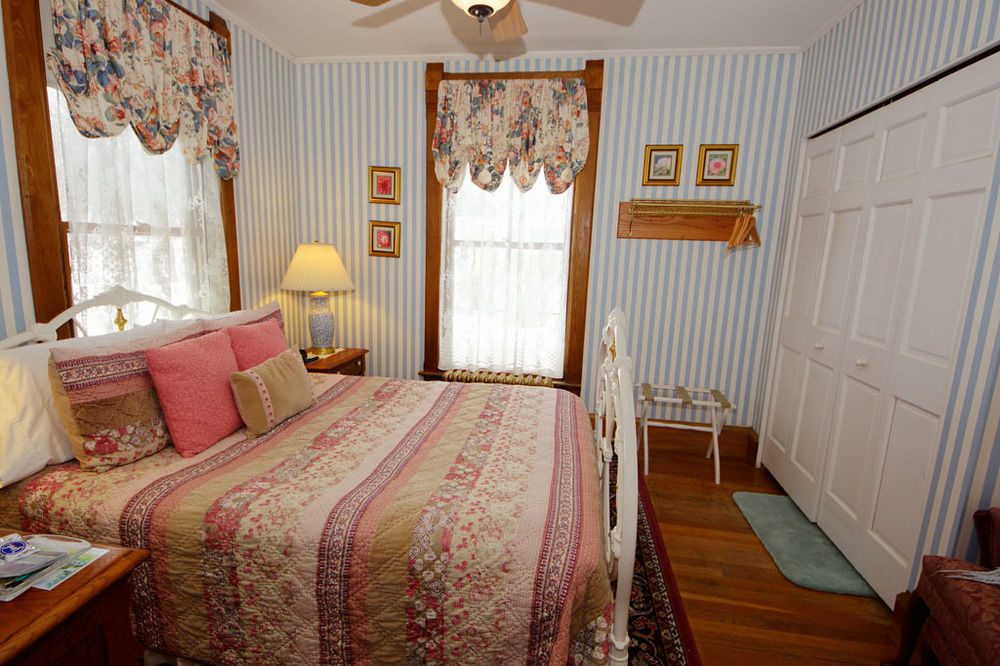 Limerock Inn Rockland Eksteriør billede
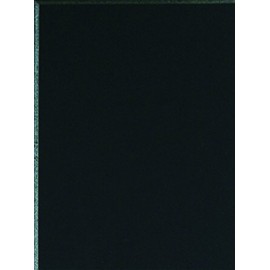 Arte Styrene Board Blackboard 5mm A4 210×297mm 5BL-A4
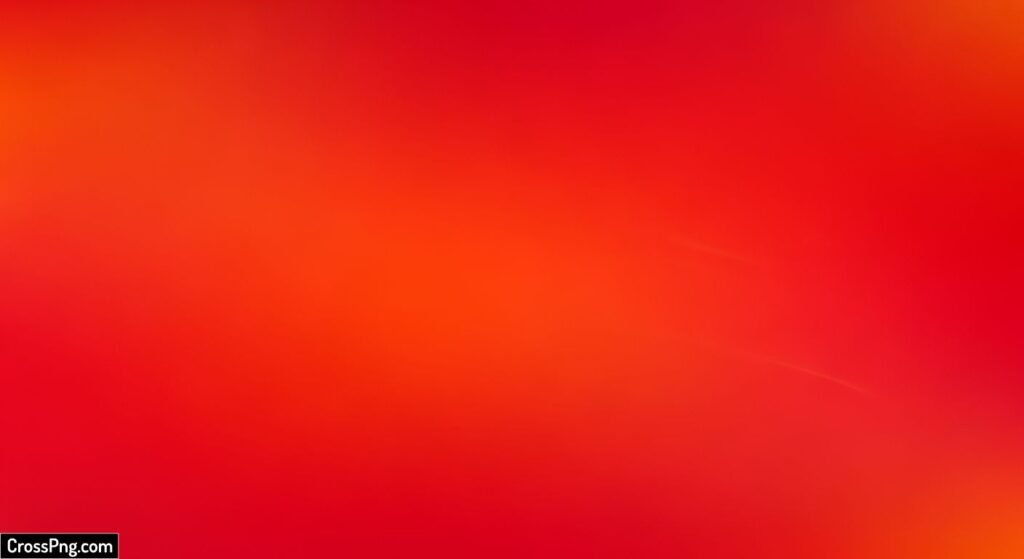 Red gradient background hd image
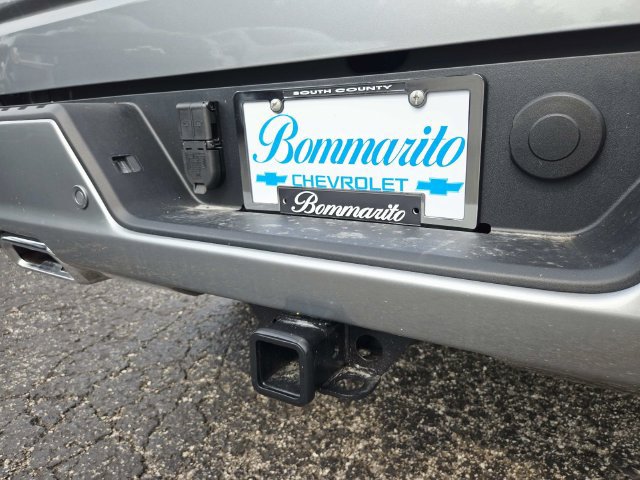 New 2026 Chevrolet Silverado 1500 RST w/ Safety Package AWD/4WD image 14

──────────────────────────────

■ Instructions to follow:
Take the whole listing above and copy it exactly. Pictures do not go into the copy.

■ Finished task:
 Limerock Inn Rockland Eksteriør billede
 Arte Styrene Board Blackboard 5mm A4 210×297mm 5BL-A4
 Red gradient background hd image
 New 2026 Chevrolet Silverado 1500 RST w/ Safety Package AWD/4WD image 14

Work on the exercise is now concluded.